TEXTABSCHNITT:
----------
Bill Pritchard (UK - Duoshow)
Ein Blick in die Vergangenheit: Im Jahr 2016 erschien Bill Pritchards letztes Album mit dem Titel Mother Town Hall. Kurz danach adelte der französische Rolling Stone den Briten als den „J. D. Salinger des Pop“, während der deutsche Rolling Stone die Platte zum Album der Woche erkor, um nur zwei von vielen Auszeichnungen zu erwähnen, mit denen das Werk damals überschüttet wurde.
Und dann wäre da noch das mittlerweile legendäre Album Parce que zu nennen, das Pritchard schon im Jahr 1988 zusammen mit dem schmerzlich vermissten Daniel Darc aufgenommen hatte. Es wurde auch nach seiner Neu-Auflage im September 2018 wieder bejubelt, unter anderem von Le Monde, Le Nouvel Obs, Télérama, Les Inrockuptibles und der Libération.
Kommen wir nun zur Gegenwart. Kommen wir zu Midland Lullabies. Ein Album, wie es Pritchard sich schon immer erträumt hatte. Warum? Weil er schon längst einmal den „Crooner im schäbigen Anzug“ geben wollte.
Midland Lullabies, das sind Songs aus den britischen Midlands über europäische Themen, Ohrenschmeichler mit Klavierbegleitung, vorgetragen in einem Stil, der von Pritchard im Lauf von zwei Jahren immer weiter perfektioniert wurde! Als Zuckerguss kriegen wir üppige, gelegentlich an Brecht/Weill erinnernde Streicher zu hören. Wir lernen „Iolanda“ kennen, eine Frau mit tragischem Schicksal. Wir treffen sie in einem Zeitungskiosk in Wednesbury oder auf einem Friedhof am Montmartre, das spielt keine Rolle. Hey, Iolanda, rufen wir ihr zu, lass dir deine Ringel-Pommes schmecken und genieß das Leben! Bei „Forever“ stellt sich die Frage: Sind wir in Shibuya, in Hamburg, in Birmingham oder einfach nur in Pritchards Kopf? Dann „The Last Temptation Of Brussels“. Hat das etwas mit einem Wettstreit zweier symbolistischer Dichter zu tun? Will Pritchard uns eine Episode der französischen Poesiegeschichte nahebringen oder viel mehr seine eigene? Oder ist das Ganze nur Sechzigerjahre-Attitüde? Ob Pritchard auf einem „Scooter Bathed In Pink“ durch die Stadt kurvt oder beobachtet, wie das Leben durch gedankenloses Handeln aus den Fugen gerät, ja, selbst wenn er zuhört, wie „Lucifer Sings On An Out Of Tune Piano“, immer verfolgt er seinen Traum vom perfekten Popsong. In „Thanks“ schießt die Kamera „in black and white, an image of the door to the moon”. Hat Bill womöglich im Pariser Beat Hotel übernachtet? Oder doch im wilden Westen? Ist ja auch egal. Was für ein bezaubernder, schwermütiger, beinahe mystischer Song.
----------
ZU BEARBEITEN:
1 – Welche Zeitschrift bezeichnete Bill Pritchard laut dem Text über ihn als den „J. D. Salinger des Pop“?
2 – Zähle alle Medien auf, die im Text über Bill Pritchard als Lobende der Neuauflage von Parce que genannt werden.
3 – Gib aus dem Text über Bill Pritchard alles von „Bill Pritchard (UK“ bis hinunter zu „und der Libération.“ wortgetreu wieder.
----------
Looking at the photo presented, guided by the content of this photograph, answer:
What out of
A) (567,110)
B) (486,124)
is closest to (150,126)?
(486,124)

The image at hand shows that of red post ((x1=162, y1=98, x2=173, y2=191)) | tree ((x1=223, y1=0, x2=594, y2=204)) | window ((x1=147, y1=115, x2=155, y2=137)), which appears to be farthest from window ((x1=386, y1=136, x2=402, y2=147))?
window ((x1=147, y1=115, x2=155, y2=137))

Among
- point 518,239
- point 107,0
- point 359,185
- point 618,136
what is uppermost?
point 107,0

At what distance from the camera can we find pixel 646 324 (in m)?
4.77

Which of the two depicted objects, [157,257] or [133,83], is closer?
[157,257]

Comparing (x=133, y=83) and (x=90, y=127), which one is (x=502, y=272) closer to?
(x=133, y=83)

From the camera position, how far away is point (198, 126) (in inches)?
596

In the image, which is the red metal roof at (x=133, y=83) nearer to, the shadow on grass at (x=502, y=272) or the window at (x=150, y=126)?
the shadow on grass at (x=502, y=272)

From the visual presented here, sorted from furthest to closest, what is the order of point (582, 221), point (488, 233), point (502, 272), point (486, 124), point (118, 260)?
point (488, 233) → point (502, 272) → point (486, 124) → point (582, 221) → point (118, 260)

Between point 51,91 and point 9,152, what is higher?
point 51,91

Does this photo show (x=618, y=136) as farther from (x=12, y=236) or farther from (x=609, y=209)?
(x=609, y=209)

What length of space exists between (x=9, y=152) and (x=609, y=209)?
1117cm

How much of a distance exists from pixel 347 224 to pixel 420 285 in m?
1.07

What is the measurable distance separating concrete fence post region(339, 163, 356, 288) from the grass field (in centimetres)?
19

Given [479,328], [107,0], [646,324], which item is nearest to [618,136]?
----------
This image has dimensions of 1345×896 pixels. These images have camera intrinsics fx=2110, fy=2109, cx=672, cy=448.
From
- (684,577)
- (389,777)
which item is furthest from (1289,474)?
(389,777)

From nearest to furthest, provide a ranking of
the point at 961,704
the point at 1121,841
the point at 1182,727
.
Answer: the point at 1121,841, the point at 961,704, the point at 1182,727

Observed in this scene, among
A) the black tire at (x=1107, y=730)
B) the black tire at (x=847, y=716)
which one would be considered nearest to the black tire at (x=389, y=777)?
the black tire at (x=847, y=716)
----------
ANTWORTEN:
1 – Der französische Rolling Stone.

2 – Le Monde, Le Nouvel Obs, Télérama, Les Inrockuptibles, Libération

3 –
Bill Pritchard (UK - Duoshow)
Ein Blick in die Vergangenheit: Im Jahr 2016 erschien Bill Pritchards letztes Album mit dem Titel Mother Town Hall. Kurz danach adelte der französische Rolling Stone den Briten als den „J. D. Salinger des Pop“, während der deutsche Rolling Stone die Platte zum Album der Woche erkor, um nur zwei von vielen Auszeichnungen zu erwähnen, mit denen das Werk damals überschüttet wurde.
Und dann wäre da noch das mittlerweile legendäre Album Parce que zu nennen, das Pritchard schon im Jahr 1988 zusammen mit dem schmerzlich vermissten Daniel Darc aufgenommen hatte. Es wurde auch nach seiner Neu-Auflage im September 2018 wieder bejubelt, unter anderem von Le Monde, Le Nouvel Obs, Télérama, Les Inrockuptibles und der Libération.